CONSIGNE 1:
Répondez aux questions suivantes d'après le texte sur les médias face à la crise.
(a) À quel secteur les marchands de journaux ont-ils été assimilés parmi les commerces « vitaux » ?
(b) Grâce à qui la gêne causée par la réduction des tournées de la Poste a-t-elle été corrigée ?
(c) De quelle ampleur serait la chute des investissements publicitaires selon les prédictions ?
CONSIGNE 2:
Poursuivez le texte sur les médias face à la crise à partir de sa dernière phrase.

**** PASSAGE RETENU

La revalorisation soudaine des médias est une bonne nouvelle dans la catastrophe qui nous submerge. Elle témoigne d’une confiance salutaire dans une information indépendante et sourcée, alors même que la société est souvent minée par une défiance vis-à-vis de la politique et, plus grave parfois, des institutions. A l’heure où l’on s’interroge sur la transparence des données dans certains pays « autoritaires », il convient de rendre grâce au travail difficile mais indispensable des journalistes, à l’expression nécessaire des points de vue divergents, bref au maintien de notre vie démocratique. Il n’est pas supprenant dès lors que les marchands de journaux aient été considérés dès le début du confinent comme l’un des rares commerces « vitaux », au même titre que l’alimentaire.

Un sursaut

Significative aussi, la gêne manifestée par la réduction des tournées de la Poste pour livrer les journaux papiers – heureusement corrigée grâce au travail exemplaire des facteurs – révèle l’attachement au lien quotidien de l’information pour celles et ceux qui naviguent peu sur Internet. Dans la guerre que nous menons contre le virus, les médias constituent la précieuse intendance sans laquelle les troupes se retrouveraient vite démunies.

Face au risque sanitaire, à l’inquiétude économique et au besoin de lien social, la plupart, privés comme publics, produisent un travail de qualité, privilégiant l’expertise et le débat au sensationnalisme des images. On est heureusement loin des reproches adressés à certaines chaînes d’information en continu lors de la crise des gilets jaunes. L’audiovisuel public, de son côté, a notamment vu son statut de repère plus que jamais renforcé. Si certains s’interrogeaient encore sur sa raison d’être, la démonstration est faite qu’en période de grande difficulté grippant le système éducatif et étouffant l’activité culturelle, France Télévisions et Radio France, conscientes de leur mission particulière dans la société, sont capables d’adapter rapidement leurs programmes.

L’hommage aux médias hexagonaux ne suffit cependant pas. Il appelle aussi un sursaut. Car les médias sont aussi victimes de la crise économique qui surgit dans la foulée de la crise sanitaire. Les données disponibles et les prédictions raisonnables tablent déjà sur une brutale chute de 40 à 60 % des investissements publicitaires. Dans un système déjà fragile, avec des modèles économiques bouleversés par la poussée du numérique, ce manque à gagner ne peut conduire qu’à des déséquilibres souvent ingérables.

********
**** EXTRAITS DES LIGNES

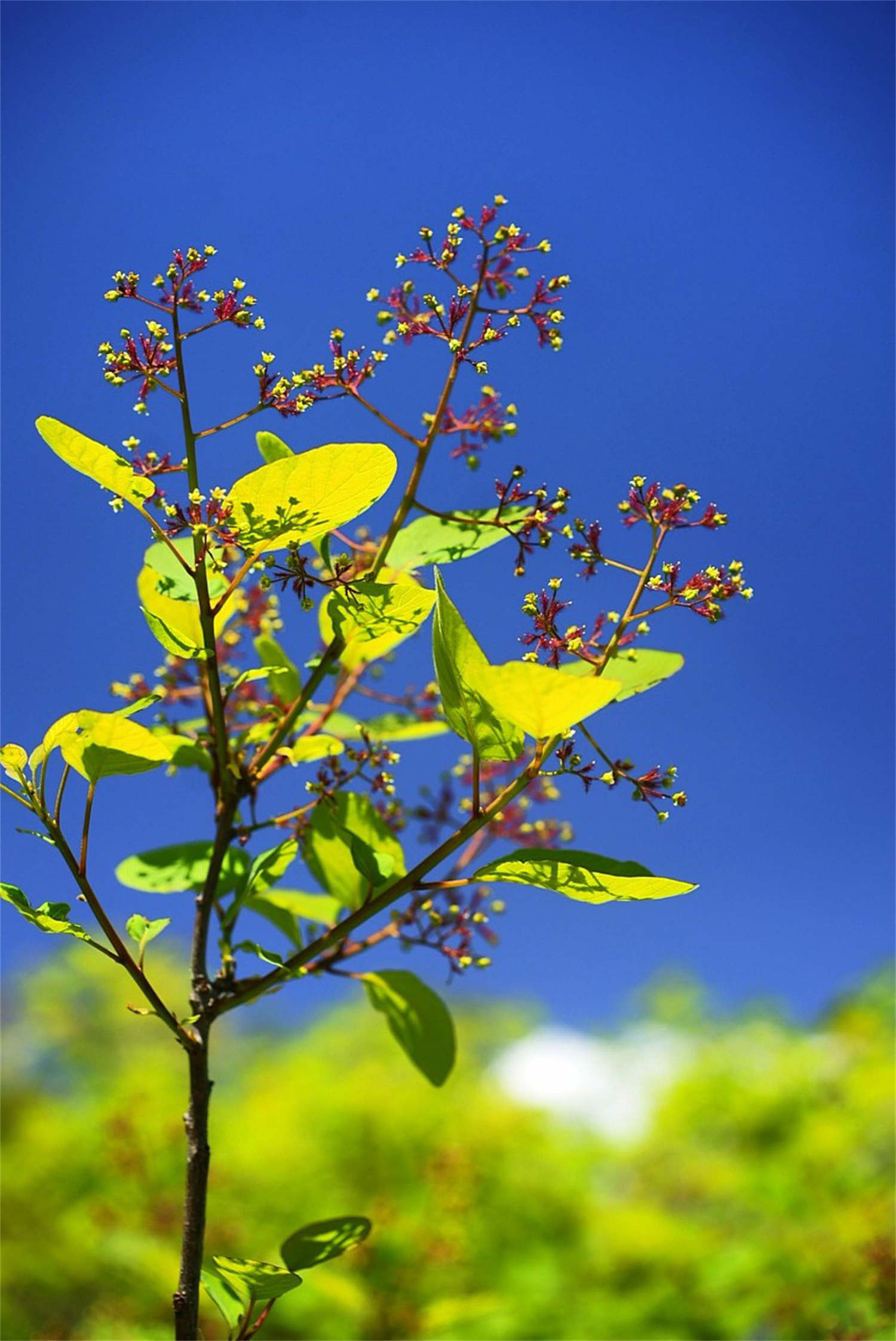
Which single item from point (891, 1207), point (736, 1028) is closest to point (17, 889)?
point (891, 1207)

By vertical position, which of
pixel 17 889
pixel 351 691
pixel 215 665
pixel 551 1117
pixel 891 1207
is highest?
pixel 551 1117

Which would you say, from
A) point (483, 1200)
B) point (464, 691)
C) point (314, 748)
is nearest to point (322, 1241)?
point (314, 748)

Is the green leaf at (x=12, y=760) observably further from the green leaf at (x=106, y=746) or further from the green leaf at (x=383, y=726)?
the green leaf at (x=383, y=726)

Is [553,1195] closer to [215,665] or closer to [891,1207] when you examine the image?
[891,1207]

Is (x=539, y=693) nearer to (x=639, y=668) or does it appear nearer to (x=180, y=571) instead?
(x=639, y=668)

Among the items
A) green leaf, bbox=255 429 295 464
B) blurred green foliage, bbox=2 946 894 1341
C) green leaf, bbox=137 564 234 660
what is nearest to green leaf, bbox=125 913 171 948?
green leaf, bbox=137 564 234 660

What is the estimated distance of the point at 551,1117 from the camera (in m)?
5.12

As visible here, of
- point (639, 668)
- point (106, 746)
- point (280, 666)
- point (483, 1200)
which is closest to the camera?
point (106, 746)

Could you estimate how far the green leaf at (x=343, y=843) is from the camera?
3.73ft

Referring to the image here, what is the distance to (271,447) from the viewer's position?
1052 millimetres

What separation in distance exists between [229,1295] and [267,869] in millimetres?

********

RÉPONSE RÉDIGÉE 1:
(a) À l'alimentaire.
(b) Grâce au travail exemplaire des facteurs.
(c) D'une chute brutale de 40 à 60 %.

RÉPONSE RÉDIGÉE 2:
Marques médias françaises fortes et rayonnantes

Le patriotisme économique, de ce point de vue, n’est pas qu’une formule de tréteaux. De la même manière qu’à la faveur de la crise, l’ensemble des acteurs industriels et économiques prennent conscience des risques d’une chaîne de valeur trop dépendante de la mondialisation des échanges et, par conséquent, de la nécessité de repenser la localisation des activités, la question de la souveraineté des médias français, en grande partie tributaires des annonceurs et menacés de front par la concurrence numérique mondiale, mérite d’être posée.

La France d’après le Covid-19 ne peut faire l’économie d’une réflexion sur ses médias publics et privés, ancrés dans notre culture et notre regard sur le monde et leviers d’exportation d’un soft power culturel et démocratique. Désormais, l’intelligence artificielle fait tomber les dernières barrières à l’irrédentisme linguistique. Cela ouvre de nouveaux horizons. L’exemple de journaux étrangers publiant aujourd’hui en français devrait inspirer les uns et les autres à « exporter » leur ligne éditoriale. L’exemple de l’Agence France Presse, multilingue et présente dans plus de 180 pays, devenue l’une des trois premières agences mondiales, ou encore de France Médias Monde, diffusant ses programmes télévisuels en quatre langues et radiophoniques en quatorze, démontre que cette perspective n’est sans doute pas vaine.

Dans ce contexte inédit, soutenir nos médias, tant au niveau individuel que collectif et politique, tant de manière financière que réglementaire, c’est bien plus que les protéger : c’est contribuer à construire des marques médias françaises fortes et rayonnantes. Ce doit être l’affaire de tous les acteurs économiques et publics.